I have no interest in the issue of whether or how you differentiate theologically between a “church” and a “cult”, but the distinction between an esoteric in-group epithet and a standard official honorific is pretty clear here.
That’s just one of the perks of being the state religion of a powerful empire or any of its successor kingdoms. And if you’re claiming that, say, Jewish people in ancient Rome or medieval Spain referred to Catholic priests as “Father” I’d love a cite for that claim.
The difference is that I don’t use those titles in those other meanings in my daily life. I only call the rabbi “rabbi”. I only call doctors “doctor”. Nearly always, though, “father” is something I use to refer to one and exactly one specific human being, genetically related to me, who helped raise me. It feels weird, unnatural, and uncomfortable for me to use that very specific word to refer to anyone else. Those other titles may have those etymological roots but they have a different meaning and usage today.
^ This.
What made you think I was arguing this logically? I’ve already said it was a visceral reaction that made it uncomfortable for me.

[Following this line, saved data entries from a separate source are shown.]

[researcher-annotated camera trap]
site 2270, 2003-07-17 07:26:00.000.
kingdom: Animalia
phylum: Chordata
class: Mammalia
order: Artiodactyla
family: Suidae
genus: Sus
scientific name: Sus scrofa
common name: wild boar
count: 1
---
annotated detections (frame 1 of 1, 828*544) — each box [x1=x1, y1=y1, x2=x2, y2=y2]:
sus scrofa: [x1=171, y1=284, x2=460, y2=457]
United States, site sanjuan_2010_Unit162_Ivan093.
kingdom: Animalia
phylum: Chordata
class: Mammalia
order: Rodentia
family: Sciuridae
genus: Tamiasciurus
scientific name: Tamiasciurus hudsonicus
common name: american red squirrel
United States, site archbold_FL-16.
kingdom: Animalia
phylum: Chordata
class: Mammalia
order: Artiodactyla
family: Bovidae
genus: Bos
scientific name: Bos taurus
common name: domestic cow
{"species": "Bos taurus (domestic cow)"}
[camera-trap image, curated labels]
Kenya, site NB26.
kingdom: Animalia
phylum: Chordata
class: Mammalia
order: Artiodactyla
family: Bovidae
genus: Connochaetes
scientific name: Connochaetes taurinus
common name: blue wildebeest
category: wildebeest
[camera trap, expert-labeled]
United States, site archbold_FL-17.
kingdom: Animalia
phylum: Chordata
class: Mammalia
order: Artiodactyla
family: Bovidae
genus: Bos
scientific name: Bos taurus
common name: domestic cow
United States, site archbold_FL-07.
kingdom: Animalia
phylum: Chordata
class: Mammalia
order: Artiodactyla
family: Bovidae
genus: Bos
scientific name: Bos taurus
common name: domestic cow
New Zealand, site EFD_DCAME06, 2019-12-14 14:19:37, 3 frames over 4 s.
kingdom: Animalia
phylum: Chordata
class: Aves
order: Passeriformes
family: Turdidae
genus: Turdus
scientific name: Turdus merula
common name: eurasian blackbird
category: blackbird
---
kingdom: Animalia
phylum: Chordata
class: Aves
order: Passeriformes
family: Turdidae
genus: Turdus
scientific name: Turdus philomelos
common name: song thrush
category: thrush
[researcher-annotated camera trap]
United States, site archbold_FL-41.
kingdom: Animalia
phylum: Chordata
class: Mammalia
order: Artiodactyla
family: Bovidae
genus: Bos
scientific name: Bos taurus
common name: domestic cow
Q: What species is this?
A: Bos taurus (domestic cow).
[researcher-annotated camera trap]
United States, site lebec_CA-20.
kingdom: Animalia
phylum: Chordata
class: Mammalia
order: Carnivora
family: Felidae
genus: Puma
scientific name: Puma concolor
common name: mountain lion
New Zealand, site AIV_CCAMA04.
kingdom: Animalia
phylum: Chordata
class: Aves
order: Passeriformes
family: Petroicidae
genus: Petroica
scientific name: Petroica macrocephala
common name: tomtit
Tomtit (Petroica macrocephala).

That actually might have worked better, in that I don’t refer to my own father as “pater”. Likewise for “mater” or whatever latin equivalent would be used for a nun.
And there’s nothing “supposed” about the unearned connotation of fatherhood. Indeed, Catholic priests are prohibited from becoming fathers in the usual sense of the word, which just makes it all the more weird for me. Why would they choose a word that refers to something these people are not allowed to be? (Yes, yes - I know it dates back before priests were prohibited from marrying)
^ This.
On a couple occasions of that sort the priest did notice I was stumbling over the title which I was trying to get out and understood my discomfort, and invariably gave me something else to call him.
I’m not a Catholic. I don’t participate in Catholic ceremonies (at most, I have been in an audience for them). So why would I refer to a Catholic priest by his cult honorific?
Sure, when Catholicism was a the state religion back in Europe and participation was compulsory that was one thing, but I live in the US, the Catholic cult is but one cult among many, so why? Yes, I get that it’s tradition but we’ve changed a lot of traditions over the years, why is this one inviolate?
I seem to remember that the late Cardinal Heenan (the senior RC bishop in England) was asked if it was OK to address him as “Father’, said 'Yes, same as God”.